Research has shown that medication errors are the eighth leading cause of death in the United States, accounting for more than 100,000 deaths each year, Dr. Lavie pointed out. Roughly 450,000 preventable medication-related adverse events occur annually at a cost of 4.5 billion dollars. Medication errors include adverse drug reactions due to inappropriately prescribed or administered drugs. Dialysis patients are known to be at increased risk of medication-related adverse events, he added. 
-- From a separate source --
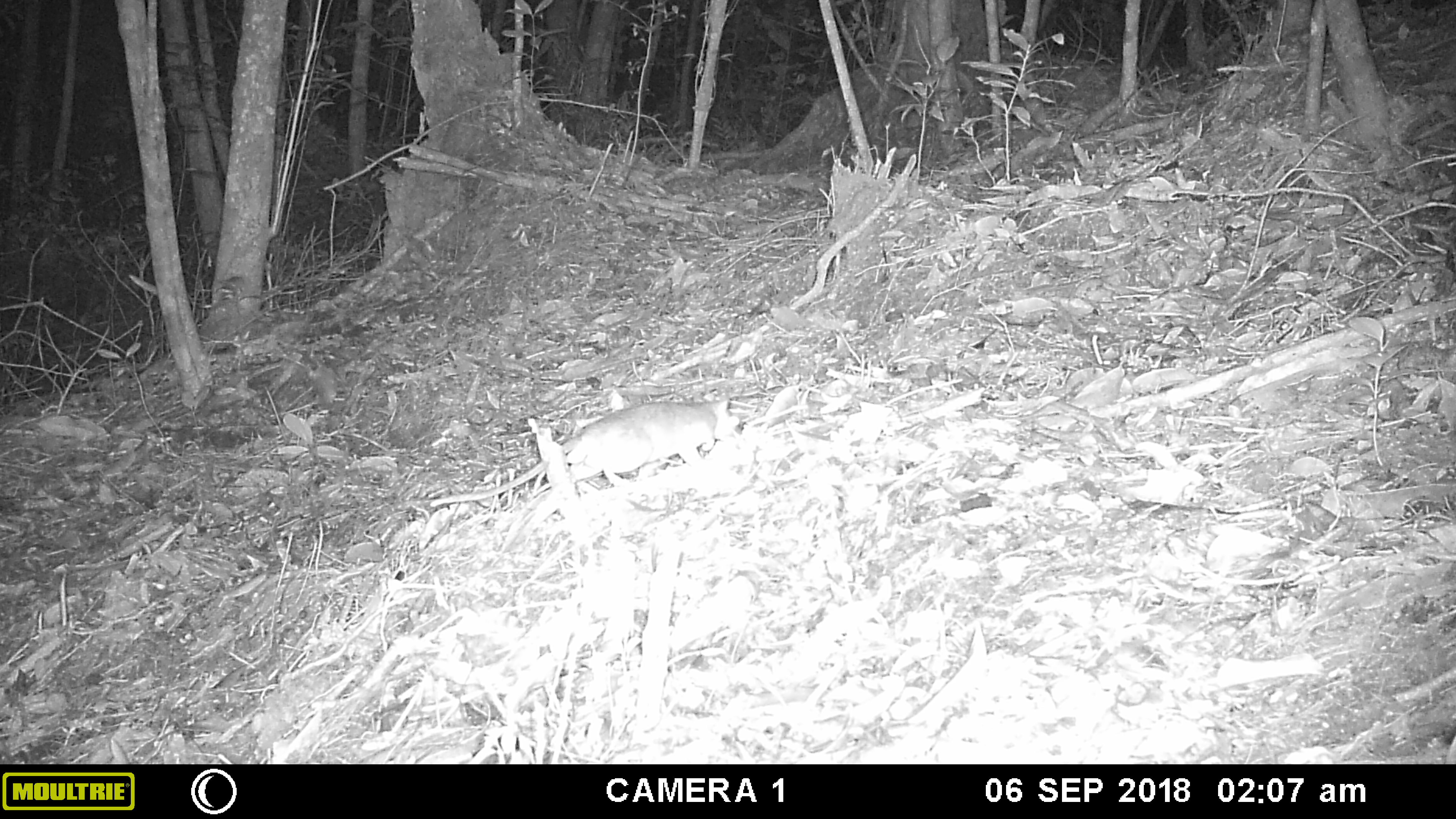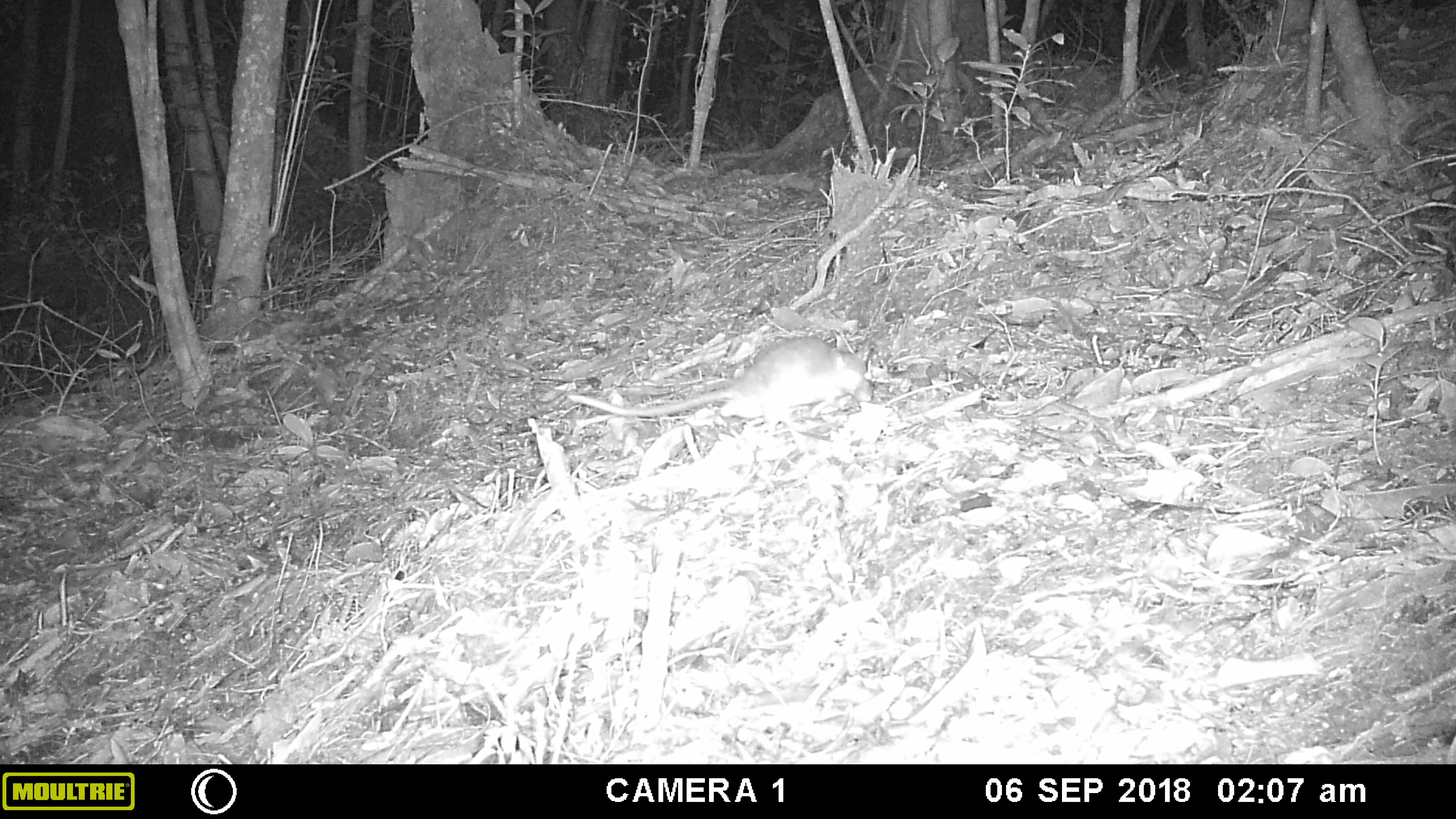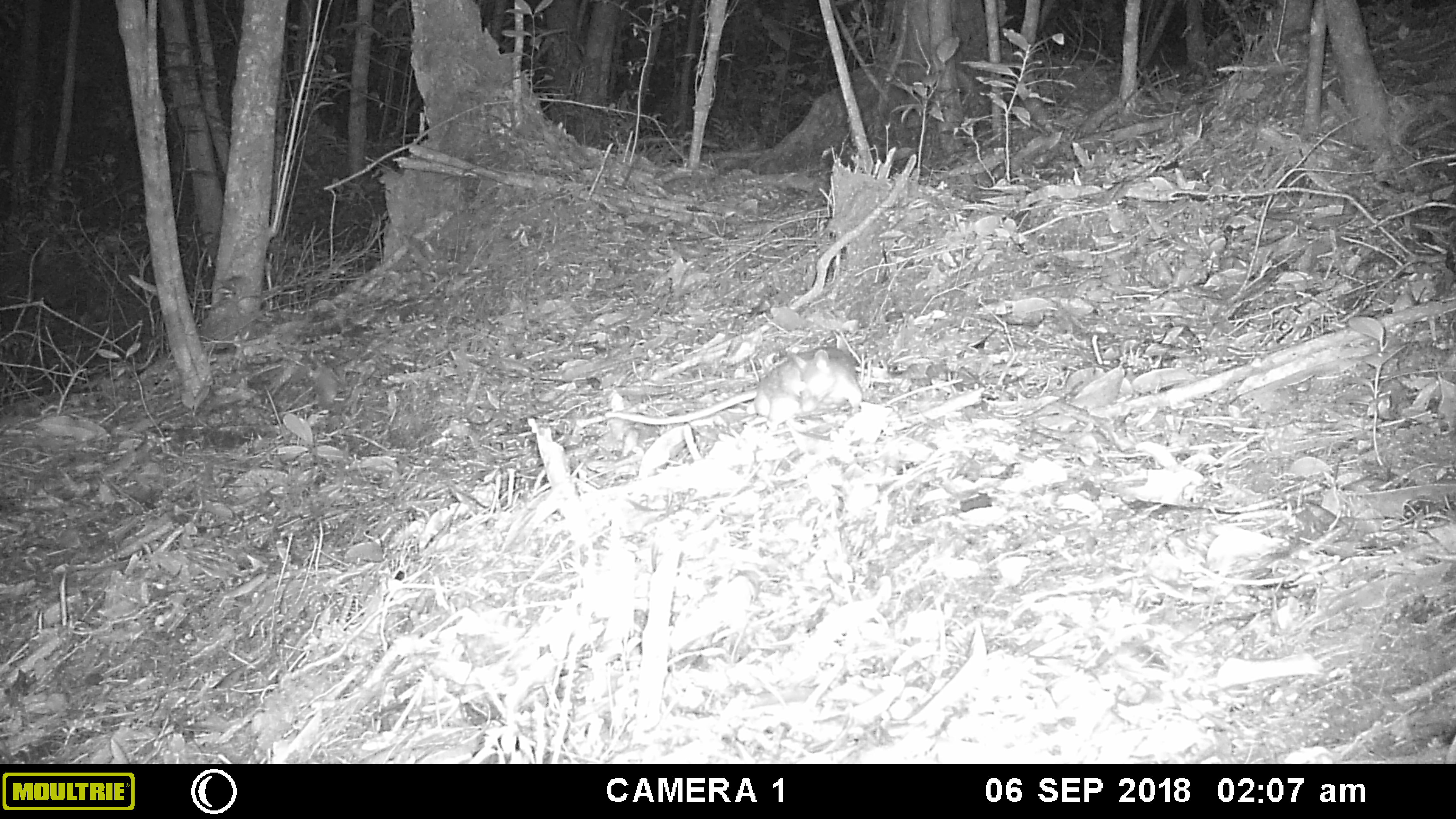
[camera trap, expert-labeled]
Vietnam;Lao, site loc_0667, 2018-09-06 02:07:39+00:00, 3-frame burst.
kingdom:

In the present study, admitting physicians had the option of using the standard pre-printed guideline-based orders or CADS-generated orders. The CADS system required entry of key clinical variables in order to calculate the patient's thrombolysis in myocardial infarction (TIMI) and bleeding risk and devise a therapy plan and drug dosing based on creatinine clearance and consensus guidelines. Specific recommendations were made for patients with severe renal dysfunction, cocaine-induced myocardial infarction, and patients with various levels of TIMI and bleeding risk.

“With the rapid growth in the number of patients with end-stage renal disease needing dialysis coupled with the high rate of ACS in these patients  as well as the high rate of medication errors in dialyzed ACS patients, it is increasingly important to find better ways to safeguard this population,” Dr. Lavie said. “Computer-assisted decision support tools have been successfully implemented for venous thromboembolism prevention, pulmonary embolism risk stratification, and anticoagulation management, and our results suggest a role for the CADS tool in ACS patients on dialysis.”

Finally, he cautioned that the data are from a small study conducted at a single institution. Also, patients were not prospectively randomized to CADS-generated versus standard ACS orders. Study findings were presented by Sylvia Oleck, MD; Richard Milani, MD, was the senior author.